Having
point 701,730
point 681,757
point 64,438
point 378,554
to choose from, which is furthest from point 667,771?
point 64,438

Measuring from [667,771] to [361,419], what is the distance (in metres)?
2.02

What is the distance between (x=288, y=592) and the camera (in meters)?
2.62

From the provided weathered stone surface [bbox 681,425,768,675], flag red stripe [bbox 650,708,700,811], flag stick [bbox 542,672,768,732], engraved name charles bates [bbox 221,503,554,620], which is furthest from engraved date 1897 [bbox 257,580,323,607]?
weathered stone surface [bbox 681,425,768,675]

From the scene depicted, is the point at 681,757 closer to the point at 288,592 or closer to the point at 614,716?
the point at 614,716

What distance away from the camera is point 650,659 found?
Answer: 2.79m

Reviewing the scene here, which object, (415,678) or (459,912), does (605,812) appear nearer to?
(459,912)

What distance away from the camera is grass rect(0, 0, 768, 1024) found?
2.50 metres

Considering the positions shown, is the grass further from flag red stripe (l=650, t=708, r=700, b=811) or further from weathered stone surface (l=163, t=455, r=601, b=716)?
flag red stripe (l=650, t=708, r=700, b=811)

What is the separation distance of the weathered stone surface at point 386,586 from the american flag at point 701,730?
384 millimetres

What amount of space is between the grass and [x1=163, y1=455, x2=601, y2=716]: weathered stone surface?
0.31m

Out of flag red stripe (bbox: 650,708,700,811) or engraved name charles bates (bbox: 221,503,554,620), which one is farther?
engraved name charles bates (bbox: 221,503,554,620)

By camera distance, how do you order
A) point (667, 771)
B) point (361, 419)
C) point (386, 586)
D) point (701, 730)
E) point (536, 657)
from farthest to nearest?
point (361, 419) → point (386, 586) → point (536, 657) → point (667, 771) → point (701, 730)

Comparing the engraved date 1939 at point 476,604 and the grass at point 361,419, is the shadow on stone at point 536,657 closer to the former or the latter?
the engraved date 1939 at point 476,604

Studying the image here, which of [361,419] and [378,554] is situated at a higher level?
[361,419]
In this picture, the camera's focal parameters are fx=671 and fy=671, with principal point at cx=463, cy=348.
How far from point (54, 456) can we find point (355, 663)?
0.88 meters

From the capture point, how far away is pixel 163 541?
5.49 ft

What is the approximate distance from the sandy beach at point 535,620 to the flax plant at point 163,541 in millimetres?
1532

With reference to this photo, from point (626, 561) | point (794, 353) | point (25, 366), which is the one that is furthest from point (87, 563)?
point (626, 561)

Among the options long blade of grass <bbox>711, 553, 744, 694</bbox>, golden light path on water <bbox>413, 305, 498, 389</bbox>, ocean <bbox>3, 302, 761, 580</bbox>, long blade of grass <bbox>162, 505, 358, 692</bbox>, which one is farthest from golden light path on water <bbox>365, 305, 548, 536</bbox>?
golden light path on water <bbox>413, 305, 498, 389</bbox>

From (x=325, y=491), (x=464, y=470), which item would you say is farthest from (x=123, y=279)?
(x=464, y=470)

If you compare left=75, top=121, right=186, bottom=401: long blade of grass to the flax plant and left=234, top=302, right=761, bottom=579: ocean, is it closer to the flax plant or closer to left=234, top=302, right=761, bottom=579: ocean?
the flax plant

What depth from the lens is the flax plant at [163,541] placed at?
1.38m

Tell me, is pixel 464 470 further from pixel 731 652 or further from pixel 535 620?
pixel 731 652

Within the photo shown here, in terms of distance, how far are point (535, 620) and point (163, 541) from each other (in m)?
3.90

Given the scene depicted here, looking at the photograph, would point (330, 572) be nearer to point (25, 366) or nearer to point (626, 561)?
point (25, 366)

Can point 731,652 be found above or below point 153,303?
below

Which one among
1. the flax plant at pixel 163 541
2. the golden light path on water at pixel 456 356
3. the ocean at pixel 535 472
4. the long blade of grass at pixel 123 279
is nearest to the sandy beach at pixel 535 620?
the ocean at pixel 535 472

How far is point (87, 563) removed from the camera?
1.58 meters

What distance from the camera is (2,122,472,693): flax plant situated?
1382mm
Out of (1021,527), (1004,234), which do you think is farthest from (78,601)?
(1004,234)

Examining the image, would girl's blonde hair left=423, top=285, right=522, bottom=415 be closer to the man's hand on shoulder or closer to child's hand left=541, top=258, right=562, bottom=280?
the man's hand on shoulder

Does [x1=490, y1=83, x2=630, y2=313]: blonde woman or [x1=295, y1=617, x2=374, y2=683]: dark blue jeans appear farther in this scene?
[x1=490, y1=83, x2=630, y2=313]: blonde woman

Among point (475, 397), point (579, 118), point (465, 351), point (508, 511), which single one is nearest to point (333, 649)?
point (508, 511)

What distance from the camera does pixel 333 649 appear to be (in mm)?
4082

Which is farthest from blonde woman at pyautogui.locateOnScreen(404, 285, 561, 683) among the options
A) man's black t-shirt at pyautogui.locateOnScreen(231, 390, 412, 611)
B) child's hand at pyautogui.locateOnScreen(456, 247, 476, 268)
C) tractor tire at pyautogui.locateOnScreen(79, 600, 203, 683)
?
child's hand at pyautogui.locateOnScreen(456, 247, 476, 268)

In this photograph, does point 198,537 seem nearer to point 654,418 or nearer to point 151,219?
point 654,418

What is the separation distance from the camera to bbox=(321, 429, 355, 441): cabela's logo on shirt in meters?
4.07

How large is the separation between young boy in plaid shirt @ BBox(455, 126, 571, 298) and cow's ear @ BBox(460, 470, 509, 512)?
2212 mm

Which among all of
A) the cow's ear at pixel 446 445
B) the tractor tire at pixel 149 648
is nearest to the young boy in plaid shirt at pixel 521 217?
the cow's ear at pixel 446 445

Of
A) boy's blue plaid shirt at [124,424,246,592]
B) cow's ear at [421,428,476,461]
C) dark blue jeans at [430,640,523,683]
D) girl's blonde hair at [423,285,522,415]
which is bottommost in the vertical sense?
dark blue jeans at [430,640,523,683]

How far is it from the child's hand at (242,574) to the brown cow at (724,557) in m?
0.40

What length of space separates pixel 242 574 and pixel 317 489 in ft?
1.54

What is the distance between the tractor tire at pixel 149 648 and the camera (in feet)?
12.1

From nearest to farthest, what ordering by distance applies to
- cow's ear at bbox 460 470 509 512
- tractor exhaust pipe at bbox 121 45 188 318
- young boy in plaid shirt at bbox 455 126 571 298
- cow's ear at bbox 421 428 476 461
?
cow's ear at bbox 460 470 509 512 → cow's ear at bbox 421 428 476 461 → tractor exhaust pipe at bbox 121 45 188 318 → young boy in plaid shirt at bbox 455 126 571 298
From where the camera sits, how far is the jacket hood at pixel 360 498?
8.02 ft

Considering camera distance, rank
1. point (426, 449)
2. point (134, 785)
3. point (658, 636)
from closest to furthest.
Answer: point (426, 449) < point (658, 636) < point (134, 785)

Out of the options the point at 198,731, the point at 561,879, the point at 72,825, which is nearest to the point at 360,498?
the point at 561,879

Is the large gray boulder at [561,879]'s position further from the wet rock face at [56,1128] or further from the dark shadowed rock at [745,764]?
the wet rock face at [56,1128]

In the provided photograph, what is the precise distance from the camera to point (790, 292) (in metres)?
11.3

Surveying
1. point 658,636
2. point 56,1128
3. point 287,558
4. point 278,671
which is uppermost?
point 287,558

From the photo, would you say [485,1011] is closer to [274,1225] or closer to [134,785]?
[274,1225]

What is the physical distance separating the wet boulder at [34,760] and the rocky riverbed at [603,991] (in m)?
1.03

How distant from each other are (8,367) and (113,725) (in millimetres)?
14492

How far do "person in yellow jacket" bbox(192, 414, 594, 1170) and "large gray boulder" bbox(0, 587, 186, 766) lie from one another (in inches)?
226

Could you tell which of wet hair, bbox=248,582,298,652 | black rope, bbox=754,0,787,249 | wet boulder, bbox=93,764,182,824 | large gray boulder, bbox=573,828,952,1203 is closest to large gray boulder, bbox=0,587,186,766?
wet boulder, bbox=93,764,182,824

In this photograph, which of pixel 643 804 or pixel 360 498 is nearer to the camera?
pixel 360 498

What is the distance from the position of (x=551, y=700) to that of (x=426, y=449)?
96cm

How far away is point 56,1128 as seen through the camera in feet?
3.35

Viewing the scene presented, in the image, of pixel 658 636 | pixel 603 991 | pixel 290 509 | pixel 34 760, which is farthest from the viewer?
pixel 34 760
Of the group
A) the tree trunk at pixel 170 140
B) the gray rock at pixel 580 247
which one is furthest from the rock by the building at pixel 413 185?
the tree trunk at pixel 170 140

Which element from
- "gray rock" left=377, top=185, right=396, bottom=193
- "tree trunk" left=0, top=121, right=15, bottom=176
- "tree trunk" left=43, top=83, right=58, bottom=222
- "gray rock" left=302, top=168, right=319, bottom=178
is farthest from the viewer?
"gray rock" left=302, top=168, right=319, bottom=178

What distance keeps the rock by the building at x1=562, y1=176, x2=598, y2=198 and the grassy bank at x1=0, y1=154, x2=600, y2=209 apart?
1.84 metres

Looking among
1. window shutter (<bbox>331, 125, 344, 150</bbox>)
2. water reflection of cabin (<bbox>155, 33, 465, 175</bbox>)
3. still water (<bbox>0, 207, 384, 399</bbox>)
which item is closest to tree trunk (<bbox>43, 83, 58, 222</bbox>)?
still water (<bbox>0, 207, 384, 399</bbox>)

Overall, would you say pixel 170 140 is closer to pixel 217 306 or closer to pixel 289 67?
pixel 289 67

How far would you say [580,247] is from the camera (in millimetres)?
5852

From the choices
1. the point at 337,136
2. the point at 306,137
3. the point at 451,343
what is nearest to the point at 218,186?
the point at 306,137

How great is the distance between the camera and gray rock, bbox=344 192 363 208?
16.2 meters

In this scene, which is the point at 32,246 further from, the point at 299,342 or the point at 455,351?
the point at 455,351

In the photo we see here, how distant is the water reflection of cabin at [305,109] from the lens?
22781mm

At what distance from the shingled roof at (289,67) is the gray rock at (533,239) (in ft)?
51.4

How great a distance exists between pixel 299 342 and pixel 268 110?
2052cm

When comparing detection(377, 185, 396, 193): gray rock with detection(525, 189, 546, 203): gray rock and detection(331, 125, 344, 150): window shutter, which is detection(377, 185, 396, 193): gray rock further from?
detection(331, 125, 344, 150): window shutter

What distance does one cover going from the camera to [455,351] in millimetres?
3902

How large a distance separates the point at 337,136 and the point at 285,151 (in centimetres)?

_Instruction:_
Starting at the line that contains "In this scene, which", copy each line exactly through the end of the listing above. Include that first line and the last one, and add nothing.

_Solution:_
In this scene, which is the point at 32,246 further from, the point at 299,342 or the point at 455,351?
the point at 455,351

In the photo we see here, how distant is the water reflection of cabin at [305,109] from the lens?
22781mm

At what distance from the shingled roof at (289,67) is the gray rock at (533,239) (in ft)?
51.4

How great a distance exists between pixel 299 342 and pixel 268 110?
2052cm

When comparing detection(377, 185, 396, 193): gray rock with detection(525, 189, 546, 203): gray rock and detection(331, 125, 344, 150): window shutter, which is detection(377, 185, 396, 193): gray rock further from?
detection(331, 125, 344, 150): window shutter

What distance does one cover going from the camera to [455,351] in millimetres?
3902

How large a distance separates the point at 337,136 and the point at 285,151 (in centimetres)?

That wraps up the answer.